General Discussion
In reply to the discussion: Tomorrow's New York Daily News cover, posted without comment: [View all]SunSeeker
(51,550 posts)Here's my link: http://elections.nytimes.com/2012/campaign-finance Where's yours?
An estimated $577 million, or 69 percent, of outside super-PAC and nonprofit spending supported conservative causes, and $237 million went to liberal candidates and causes.
http://truth-out.org/news/item/12561-big-money-breakdown-why-2012-is-the-most-expensive-election-ever
Yes, Obama, not being a 47%-hating, tax-return-hiding oligarch, got a lot more small donations than Romney. But Romney still outspent him. The Dems' money was spent getting Obama and key Dems in office, not fighting the NRA. The NRA, as usual, spent freely, as did the gun manufacturer lobbyists. But the real tell was how little lobbying the NRA actually had to do in order to get its way. As noted in the Huffington Post, "The group's power in the halls of Congress is so evident that it is rarely challenged."
"If word gets spread around the floor that this is an NRA-scored bill, in the past anyway, that has been that," said Rep. Jan Schakowsky (D-Ill.), referring to the group's practice of counting certain votes to rate lawmakers' loyalty. "It is palpable on the floor when the message that is spread around is that the NRA is scoring this. It's like a wave."
http://www.huffingtonpost.com/2012/12/17/gun-lobby-nra_n_2317885.html
And no, Dems in vulnerable districts can't match or fight the NRA. Sad, but true. Feinstein is brave, but she is in a safe district. The NRA gets involved in a race and scares the crap out of the other side. They also come in on local propositions, killing gun reform, where just a few million dollars can overwhelm the progressives.
I'll never forget the shit the NRA pulled in my very blue California in 1982, when it poured in over $5 million against a grassroots proposition to require gun registration and to ban gun purchases by mail (Prop 15), blowing it out of the water. Even though Prop 15 started out ahead, the NRA's negative, misleading TV ad blitz doomed it. On Election Day 1982, California voters rejected Proposition 15, aided in large part by the NRA having registered more than three hundred thousand new voters at California gun stores. I had a friend who ran one of those NRA voter registration tables--paid by the NRA. My friend was the perfect NRA tool, sweet kid, but awkward man-child with severe insecurities; only his massive gun collection made him feel cool. And the NRA convinced him that Prop. 15 would lead to the loss of his guns. You might as well have told him he was going to be castrated. The NRA gave him the table, the No on 15 signs, money and the voter registration cards. He would set it up in the redder areas around L.A. and enticed people over like he was gathering a petition and then got the No on 15 people registered. Of course, the yes on 15 people would never get near him and would never get registered. Brilliant, eh?

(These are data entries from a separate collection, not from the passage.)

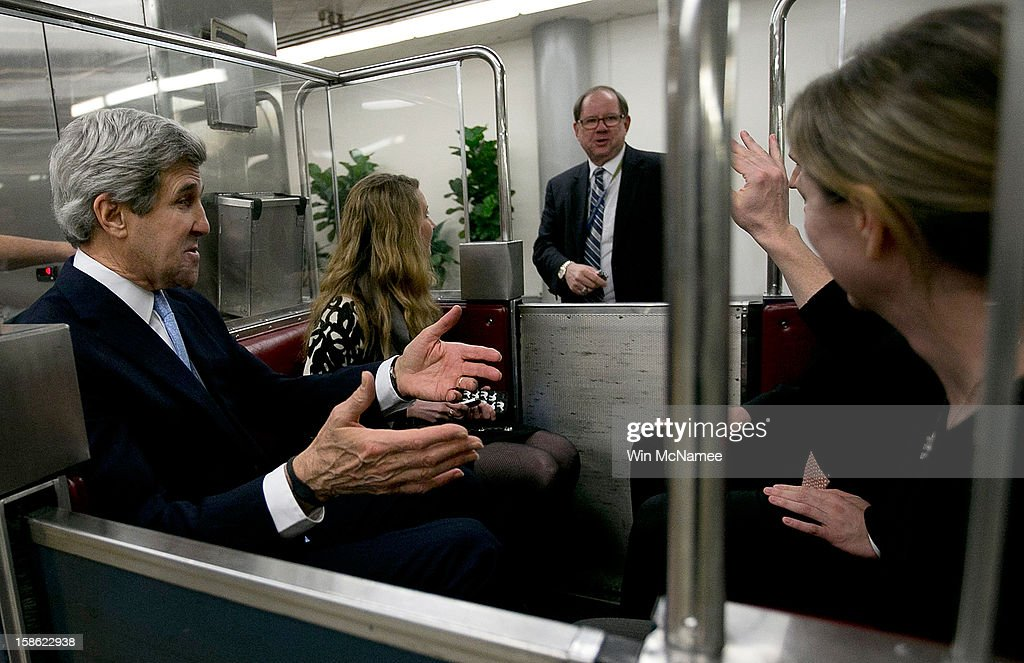 Riding a subway at the U.S. Capitol, Sen. <a gi-track='captionPersonalityLinkClicked' href=/galleries/search?phrase=John+Kerry&family=editorial&specificpeople=154885 ng-click='$event.stopPropagation()'>John Kerry</a> (D-MA) (L) talks with reporters after his nomination by U.S. President Barack Obama as the next Secretary of State December 21, 2012 in Washington, DC. If confirmed, Kerry will replace retiring Secretary of State Hillary Clinton early in 2013.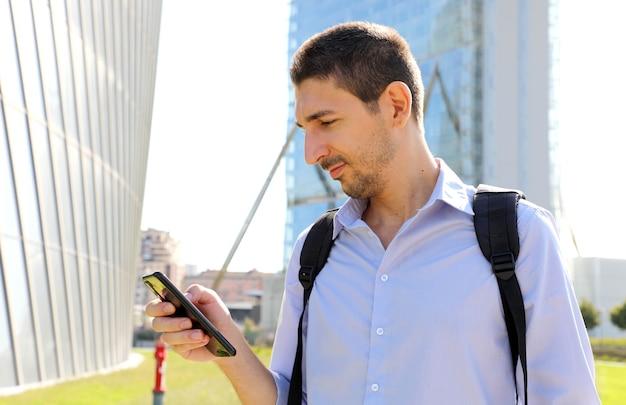 Młody biznesmen sprawdzanie swojego telefonu komórkowego w nowoczesnym mieście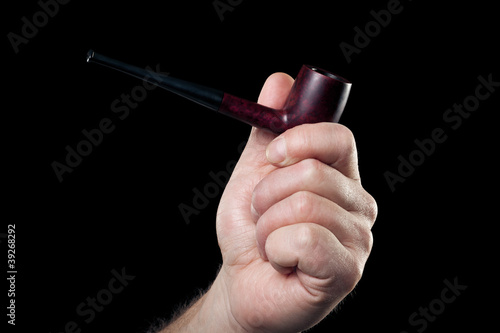 smoking pipe in hand isolated on black background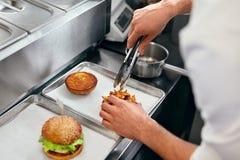 Hamburger restauracja Zbliżenie szefa kuchni Kulinarni hamburgery W kuchni zdjęcia stock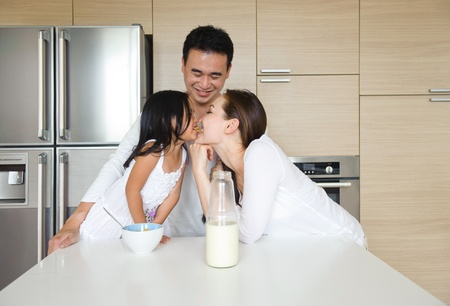 having breakfast: Happy Asian Family having breakfast together in the morning Stock Photo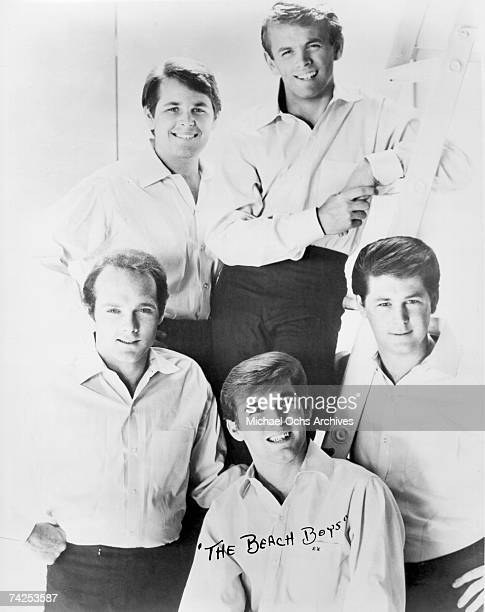 """Rock and roll band """"The Beach Boys"""" pose for a portrait in 1964. Clockwise from bottom left: Mike Love, Carl Wilson, Al Jardine, Brian Wilson, Dennis..."""
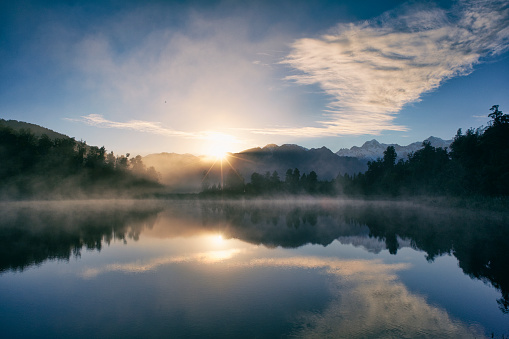 Dawn on New Zealand's South Island, and the Southern Alps are reflected in the mirror-like surface of Lake Matheson.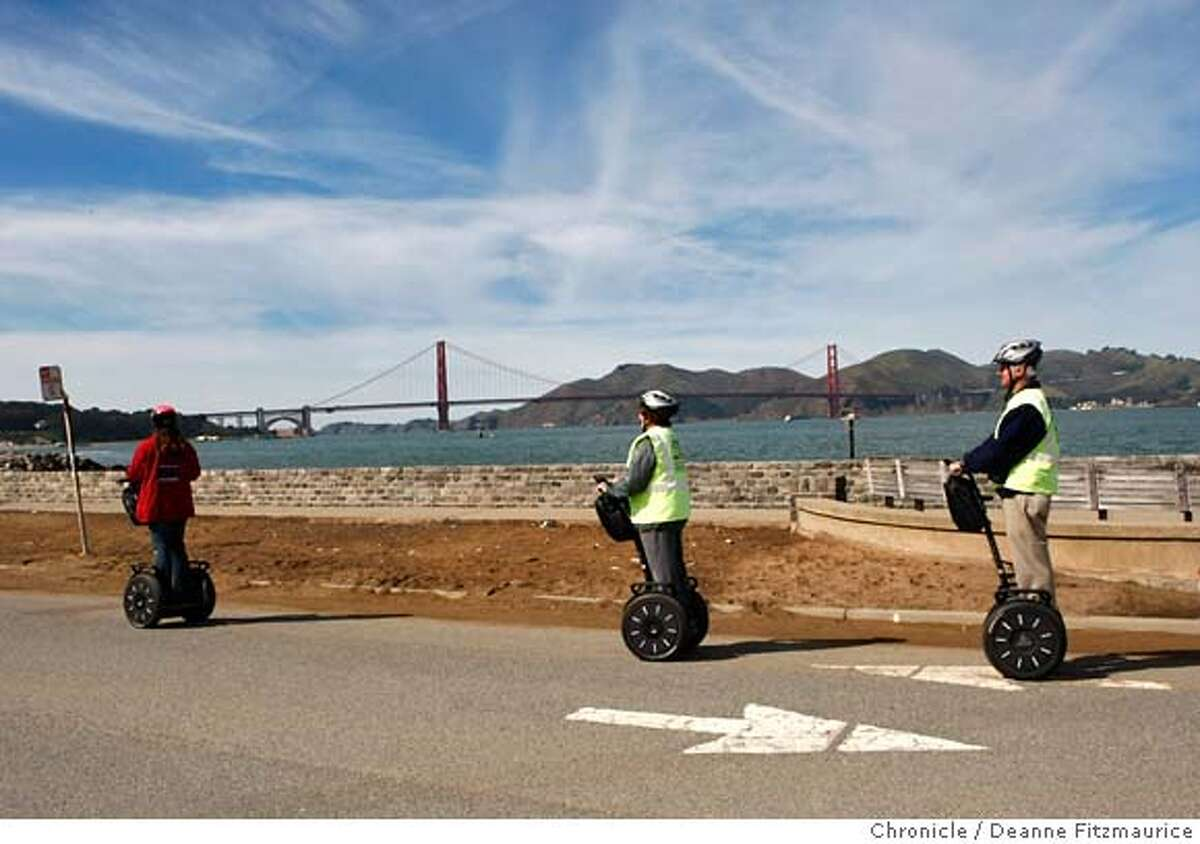 Tourists ride Segways along Crissy Field as part of Segway Tours on a warm afternoon at Crissy Field beach in San Francisco, Calif. on Tuesday, Feb. 26, 2008. Photo by Deanne Fitzmaurice / San Francisco Chronicle Mandatory credit for photographer and San Francisco Chronicle. No Sales/Magazines out.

Not only did the NRA bring down Prop 15, but it brought down Tom Bradley's Governor bid; before the ad blitz he was ahead in the polls and would have been our first black Governor. It's detailed in a book called Ricochet: Confessions of a Gun Lobbyist by Richard Feldman.
The NRA is evil. Pure evil. I hope their glory days are over. Sandy Hook really has changed the country. But you will continue to be its apologist. And for God knows what reason, the mods will continue to let you and your fellow gungeoneers pollute this board with right wing NRA propaganda, like your line about George Soros--straight outa Glenbeckibeckistanstan.